Lancé en 2006, l'ambitieux projet d'informatisation des dossiers de santé de tous les Québécois (DSQ) «est un échec», tranche le vérificateur général du Québec dans un rapport qu'il a remis hier à l'Assemblée nationale. Des centaines de millions ont été dépensés inutilement puisqu'une partie seulement du programme, qui coûtera davantage que les 563 millions prévus, pourra être utilisée.

«Les coûts, la portée et l'échéancier du projet ne seront pas respectés», écrit Renaud Lachance, qui estime que les changements apportés au fil du temps par le ministère de la Santé sont si fondamentaux «que le projet sous sa forme définie à l'origine n'existe plus et, en ce sens, est un échec».

Le projet devait permettre à 95 000 utilisateurs potentiels de consulter les bilans de santé, les radiographies et les ordonnances des Québécois. Il devait être prêt en 2010; le ministre Yves Bolduc a annoncé il y a quelques semaines qu'il faudrait... cinq ans de plus.

La Presse a obtenu la liste des contrats, d'une valeur globale de 384 millions de dollars, déjà alloués pour ce projet. Quatre ans après le lancement du DSQ, seulement le quart de ces contrats (valeur de 100 millions) étaient terminés. Bell Canada a obtenu pour environ 100 millions de contrats d'achat d'équipement et de services-conseils. Sa filiale Bell Xwave s'est taillé la part du lion avec 81,5 millions pour le «déploiement provincial du Visualiseur», une opération qui ne se fera jamais, si on en croit le rapport du vérificateur, puisque sa mise au point a tant tardé qu'elle «ne tient plus la route» et ne servira qu'une clientèle «limitée et temporaire».

Changement de cap

Interrogé sur le DSQ en point de presse, M. Lachance a expliqué que, après quatre ans de travail, le ministère de la Santé avait carrément changé de cap. Au lieu de créer une base de données unique qui pourrait être consultée partout au Québec, on s'est rabattu sur la solution qu'avaient choisie toutes les autres provinces, l'arrimage des systèmes qui existaient déjà.

M. Lachance montre aussi du doigt les nombreux changements de responsable dans ce projet. Six dirigeants se sont passé le relais depuis le début; or, «la stabilité des équipes (...) est un élément essentiel pour la réussite», relève-t-il.

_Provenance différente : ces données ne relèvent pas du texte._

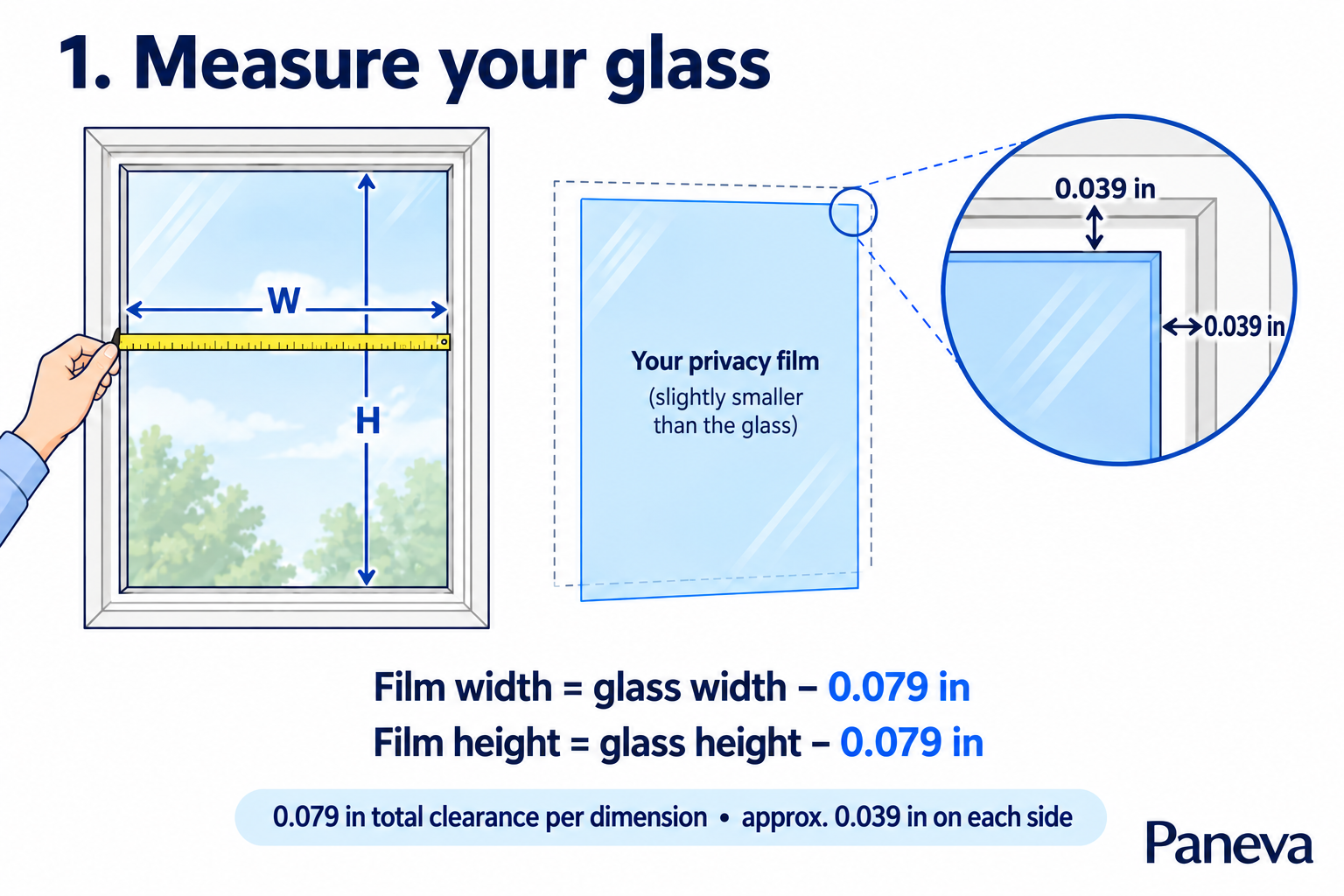 1. Measure your glass

W

H

Your privacy film
(slightly smaller than the glass)

0.039 in

0.039 in

Film width = glass width – 0.079 in
Film height = glass height – 0.079 in

0.079 in total clearance per dimension • approx. 0.039 in on each side

Paneva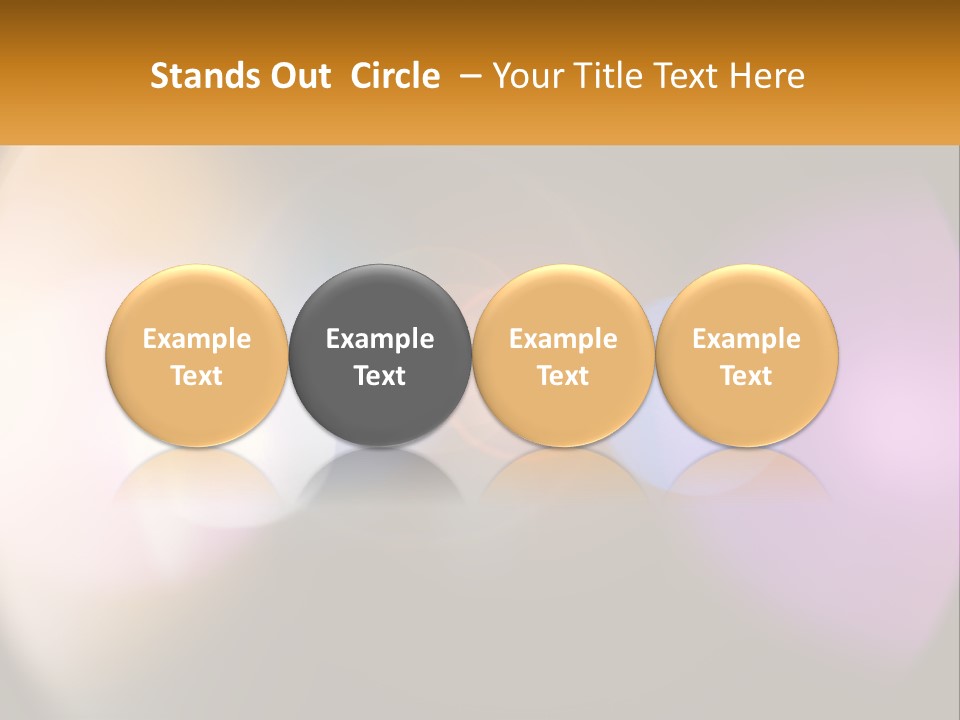 Stands Out Circle – Your Title Text Here

Example Text

Example Text

Example Text

Example Text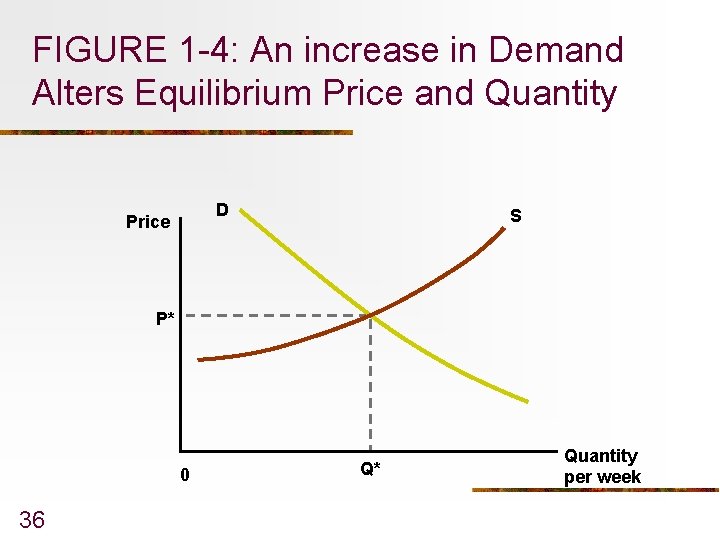 FIGURE 1-4: An increase in Demand Alters Equilibrium Price and Quantity

Price

D

S

P*

0

Q*

Quantity per week

36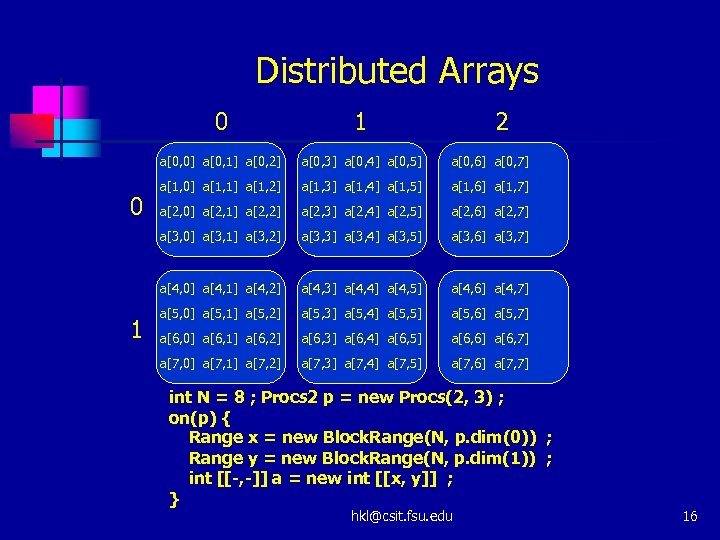 Distributed Arrays

0 1 2

0

a[0,0] a[0,1] a[0,2]
a[1,0] a[1,1] a[1,2]
a[2,0] a[2,1] a[2,2]
a[3,0] a[3,1] a[3,2]

a[0,3] a[0,4] a[0,5]
a[1,3] a[1,4] a[1,5]
a[2,3] a[2,4] a[2,5]
a[3,3] a[3,4] a[3,5]

a[0,6] a[0,7]
a[1,6] a[1,7]
a[2,6] a[2,7]
a[3,6] a[3,7]

1

a[4,0] a[4,1] a[4,2]
a[5,0] a[5,1] a[5,2]
a[6,0] a[6,1] a[6,2]
a[7,0] a[7,1] a[7,2]

a[4,3] a[4,4] a[4,5]
a[5,3] a[5,4] a[5,5]
a[6,3] a[6,4] a[6,5]
a[7,3] a[7,4] a[7,5]

a[4,6] a[4,7]
a[5,6] a[5,7]
a[6,6] a[6,7]
a[7,6] a[7,7]

int N = 8 ; Procs2 p = new Procs(2, 3) ;
on(p) {
Range x = new BlockRange(N, p.dim(0)) ;
Range y = new BlockRange(N, p.dim(1)) ;
int [[-,-]] a = new int [[x, y]] ;
}

hkl@csit.fsu.edu

16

En tout, l'informatisation des dossiers santé coûtera plus de 1,4 milliard de dollars, soit les 563 millions déjà prévus pour le DSQ et 900 millions pour l'ensemble des plateformes «dossier patient électronique» qui apparaîtront en région. Selon M. Lachance, il est clair que des portions importantes du DSQ ne pourront être récupérées.

Surtout, le financement fédéral du projet risque de manquer à l'appel. Infoway Canada devait payer 50% des factures pour des systèmes qui fonctionnent. Or, le Québec n'a reçu jusqu'ici que 38% de ce à quoi il s'attendait. Il est dans le peloton de queue avec le Yukon et le Nunavut à ce chapitre. Les autres provinces ont déjà, en moyenne, obtenu 74% du remboursement attendu d'Ottawa.

Le vérificateur s'interroge sur la transparence du Ministère, qui, tout en étant informé qu'il risquait fort de dépasser ses budgets, a soutenu publiquement que les risques de dépassement étaient faibles.

Projet différent

Malmené par le PQ et l'ADQ à l'Assemblée nationale, le ministre Yves Bolduc a reconnu que le projet était différent («il faut rajuster notre stratégie»), mais il a soutenu que l'implantation du «dossier patient électronique» se déroulait normalement dans le réseau. Tous ces projets, partout dans le monde, sont «complexes», a-t-il dit.

«Cela fait deux ans que le ministre dit que tout va bien, a dit Agnès Maltais, critique péquiste en matière de santé. Le vérificateur général dit que c'est un échec et coûtera en définitive 1,4 milliard! Cela devait être fonctionnel en 2010. Le ministre Philippe Couillard avait choisi la mauvaise stratégie, et le ministre vient juste de changer de cap.»

En outre, avec ce changement, le ministère de la Santé prévoit désormais qu'environ 50 millions attendus d'Infoway ne pourront être décaissés par Ottawa. «On va perdre 50 millions parce qu'on est des cancres», a lancé le député adéquiste François Bonnardel.